Ray Barretto’s Que Viva La Música reissued on #vinyl by Craft Latino

Que Viva La Música features such favorites as “Cocinando,” “La Pelota,” and the title track – all performed by Barretto’s legendary original band (including Adalberto Santiago and Orestes Vilató).

The long-out-of-print album was cut from the original master tapes (AAA) by Kevin Gray at Cohearent Audio and returns to vinyl for the first time in decades on May 26.

The LP is pressed on 180-gram vinyl and housed in a classic tip-on jacket, replicating Izzy Sanabria’s stunning cover art.

A Ruby Red Vinyl variant color will be available exclusively at Fania.com.

About Ray Barretto’s Que Viva La Música:

Conguero and bandleader Ray Barretto (1929–2006) was one of the foremost names in Latin jazz, boogaloo, and Afro-Cuban rhythms. A pioneering salsa artist, who also kept one foot planted firmly in jazz, the versatile musician remained in the spotlight for more than five decades. Born in Brooklyn to Puerto Rican parents and raised in the Bronx, Barretto grew up admiring both the swing of Count Basie and Duke Ellington, as well as the rhythms of Arsenio Rodríguez and Machito Grillo. By the end of the ’50s, he was a member of Tito Puente’s legendary band and had become the go-to conguero in the New York City jazz scene. Over the next decade, he would appear as a sideman on albums by greats like Wes Montgomery, Cal Tjader, Kenny Burrell, and Dizzy Gillespie, while enjoying success as a bandleader (his 1963 hit, “El Watusi,” made him an international sensation).

When Barretto joined Fania Records in 1967, he had released a dozen albums as a leader and was a leading voice in boogaloo – a New York-centric style that blended R&B, soul, and Afro-Cuban beats. His supremely funky 1968 Fania debut, Acid, introduced the Ray Barretto Orchestra (featuring singer Adalberto Santiago, timbalero Orestes Vilató, trumpeter Rene Lopez, bongosero Johnny “Dandy” Rodríguez, and bassist David Perez, among others) and launched a decades-long partnership with the legendary label. Que Viva La Música, released at the tail end of 1972, marked the orchestra’s final album together – but also one of their greatest. Considered by many Afro-Cuban music scholars to be a highlight of Barretto’s prolific career – as well as a touchstone of ’70s salsa music, Que Viva La Música found the bandleader reaching a new apex.

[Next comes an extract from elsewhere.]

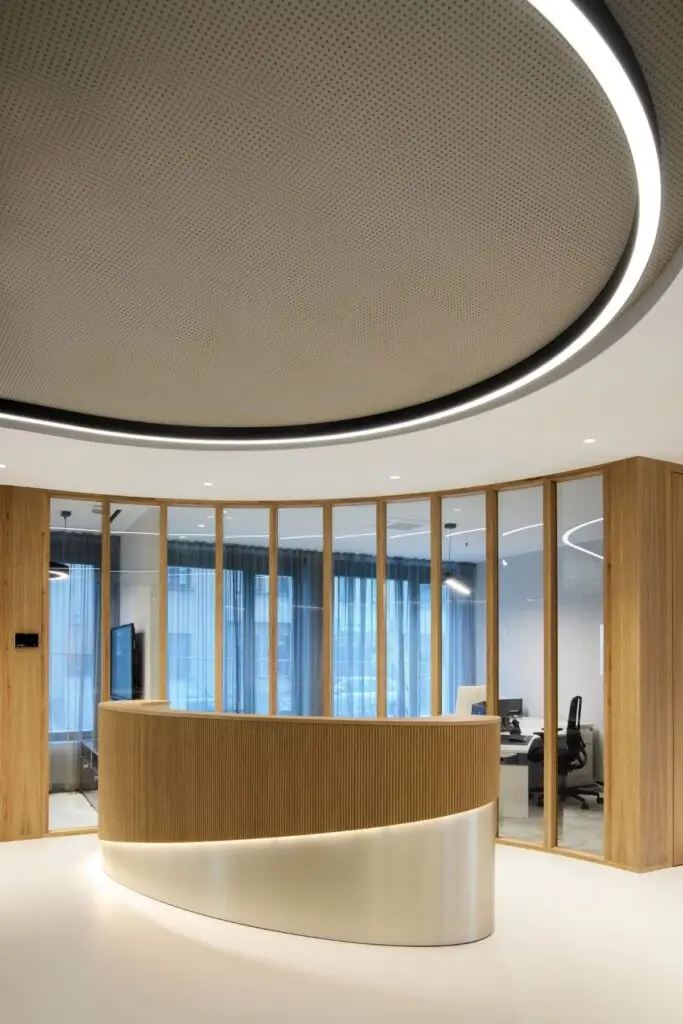 Runder Empfangstresen aus Holz unter ovaler Lichtdecke vor Glasfront bei Alt & Partner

In liner notes for an earlier CD edition of the album, music journalist Ernesto Lechner wrote that the artist’s

“transition from the early charanga and Latin soul excursions of the ’60s to the hard-edged salsa sound of the ’70s had been successfully completed. Barretto had raised the temperature of his music as high as it could possibly get. The beats, the swing, and the intensity of his musical manifesto was simply reckless. His band, too, had achieved a complete communion of musical souls….”

Among the album’s highlights is the joyful anthem “Que Viva la Música,” which opens with a dramatic swell of percussion and horns – letting listeners know that they are in for something special. Another treat is Barretto’s enduring salsa hit, “La Pelota,” which slowly builds in intensity and ignites into a fiery number. The band puts their own stamp on Arsenio Rodríguez’s classic “Bruca Maniguá,” while singer Adalberto Santiago shines particularly bright on the soulful ballad, “Triunfó El Amor.” The standout track, however, is “Cocinando” – a hypnotic, ten-minute-long psychedelic jam. Not long after it was recorded, the iconic composition was chosen to open Leon Gast’s 1972 documentary, Our Latin Thing, which showcases New York City’s exploding salsa scene.

Despite the enormous popularity of Que Viva La Música, the album marked the end of an era for Barretto. Not long after its release, five members of his band (including Santiago and Vilató) broke off to form Típica 73. Despite the highly publicized split, Barretto moved forward with his thriving career, splitting his interests between jazz and salsa. The conguero also remained busy as the musical director of the legendary Fania All Stars, while he continued to be an in-demand studio musician, appearing on albums by the Bee Gees, the Rolling Stones, and Crosby, Stills & Nash.